BEGIN

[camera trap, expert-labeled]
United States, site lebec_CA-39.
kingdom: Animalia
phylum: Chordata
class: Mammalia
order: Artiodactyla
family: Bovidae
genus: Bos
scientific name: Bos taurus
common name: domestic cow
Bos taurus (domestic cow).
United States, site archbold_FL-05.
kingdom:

END
BEGIN

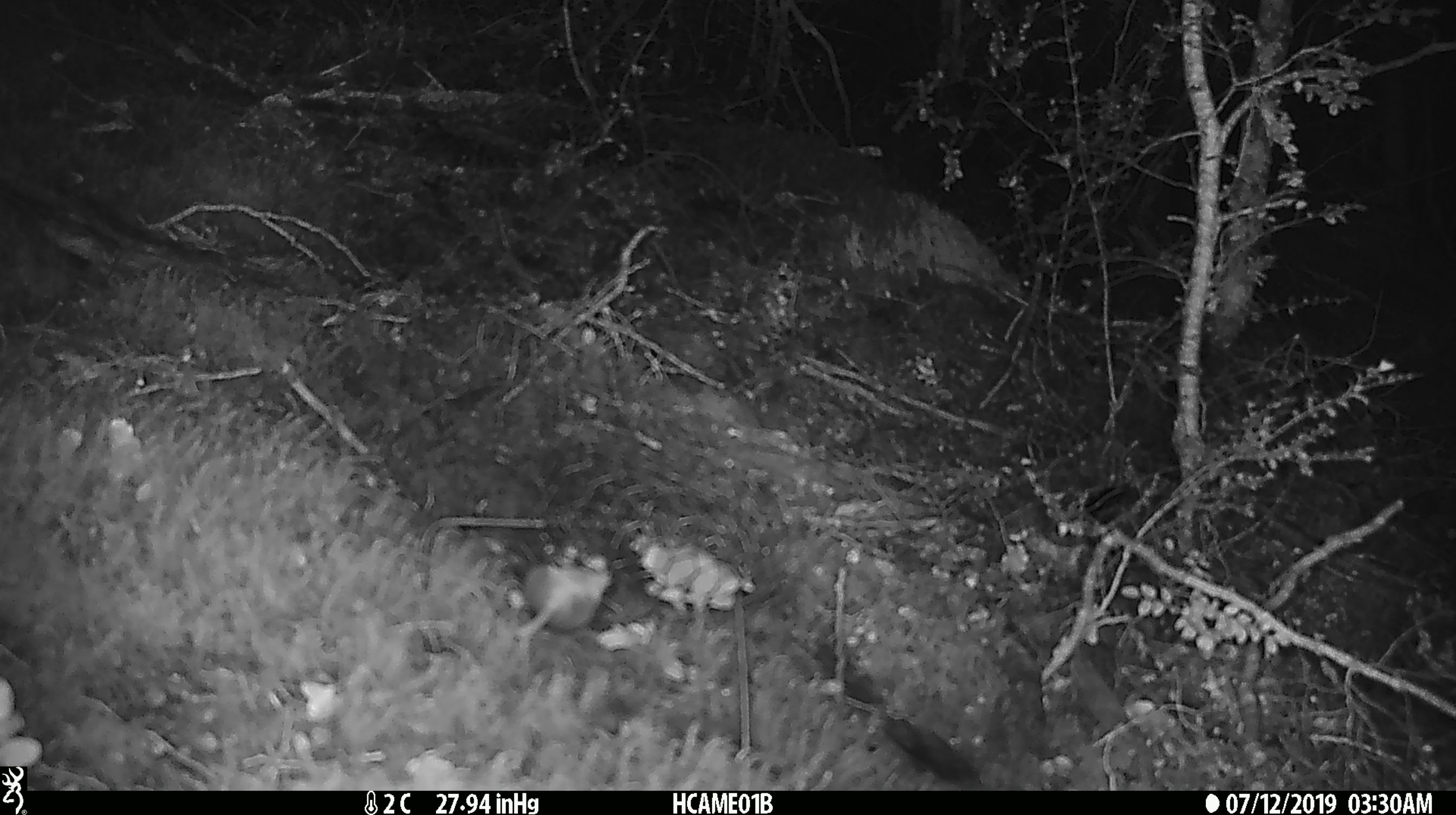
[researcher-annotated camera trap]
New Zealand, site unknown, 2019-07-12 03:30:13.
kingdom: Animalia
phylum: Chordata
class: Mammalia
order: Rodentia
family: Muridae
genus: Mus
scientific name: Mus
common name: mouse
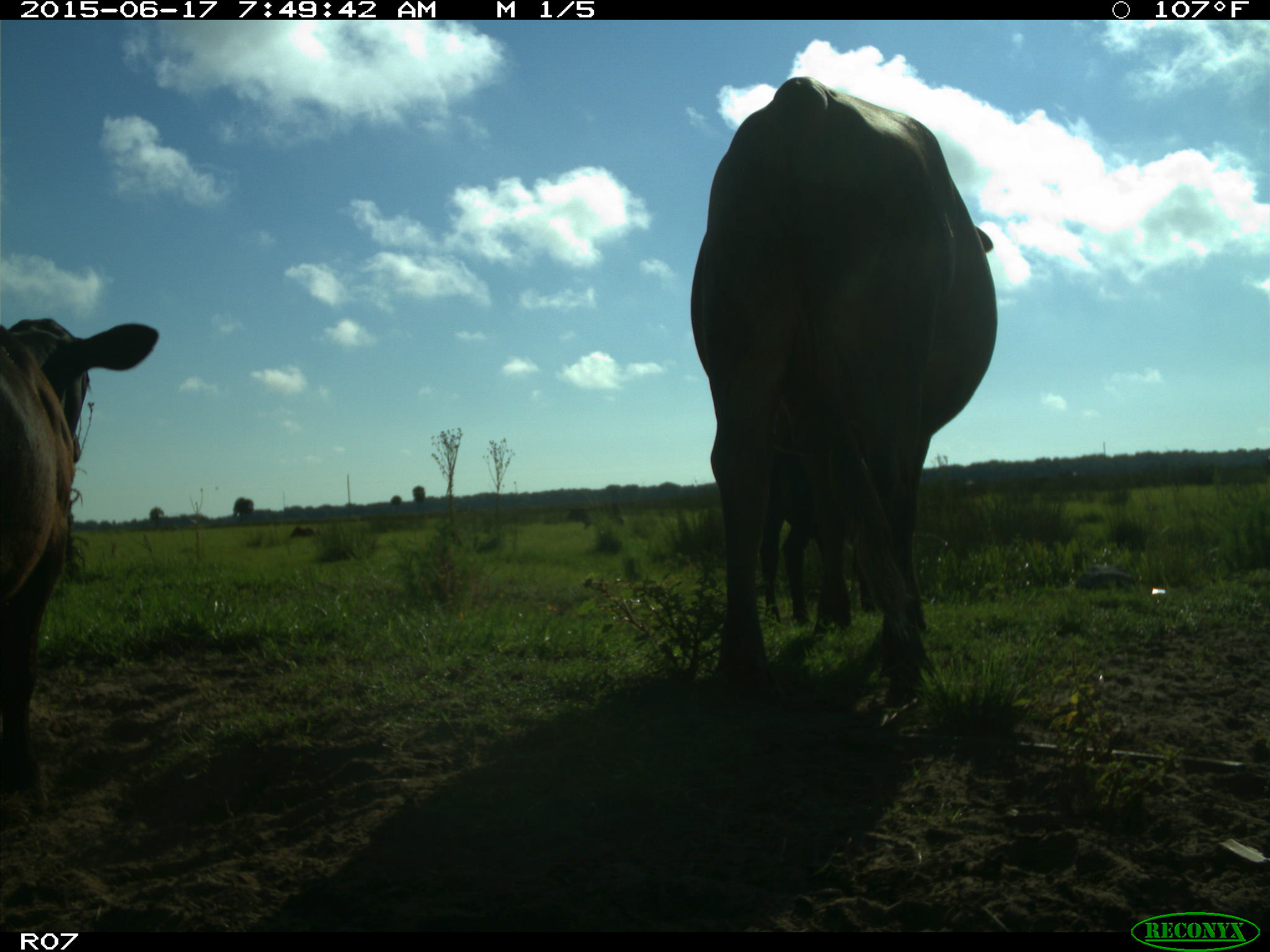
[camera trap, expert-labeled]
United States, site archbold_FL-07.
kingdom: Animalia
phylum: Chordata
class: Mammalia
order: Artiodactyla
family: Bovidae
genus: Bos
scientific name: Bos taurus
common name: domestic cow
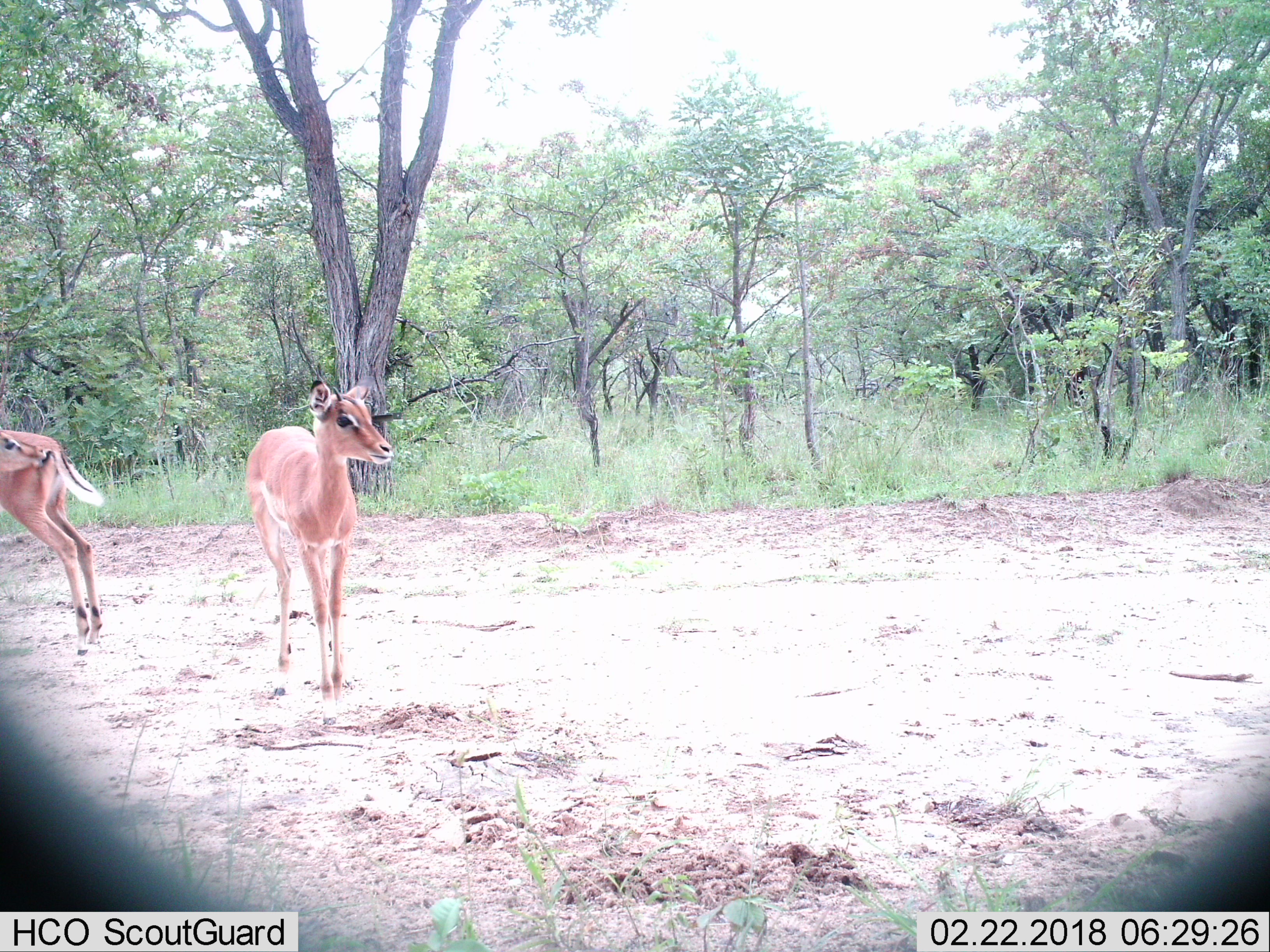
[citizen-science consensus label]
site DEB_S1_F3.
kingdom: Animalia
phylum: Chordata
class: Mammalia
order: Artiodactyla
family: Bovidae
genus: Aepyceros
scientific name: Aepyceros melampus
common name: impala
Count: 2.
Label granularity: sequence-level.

END
BEGIN

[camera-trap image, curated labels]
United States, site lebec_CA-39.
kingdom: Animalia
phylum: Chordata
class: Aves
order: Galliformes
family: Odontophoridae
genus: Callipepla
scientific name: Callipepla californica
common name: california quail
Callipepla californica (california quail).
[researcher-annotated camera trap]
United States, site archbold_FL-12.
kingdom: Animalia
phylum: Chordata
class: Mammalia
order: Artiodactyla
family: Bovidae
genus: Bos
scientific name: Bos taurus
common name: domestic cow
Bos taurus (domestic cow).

END

* **ACTION ITEM**
Lines with "United" in the records above: copy every one of them.

* **ANSWER FOR THIS EXERCISE**
United States, site lebec_CA-39.
United States, site archbold_FL-05.
United States, site archbold_FL-07.
United States, site lebec_CA-39.
United States, site archbold_FL-12.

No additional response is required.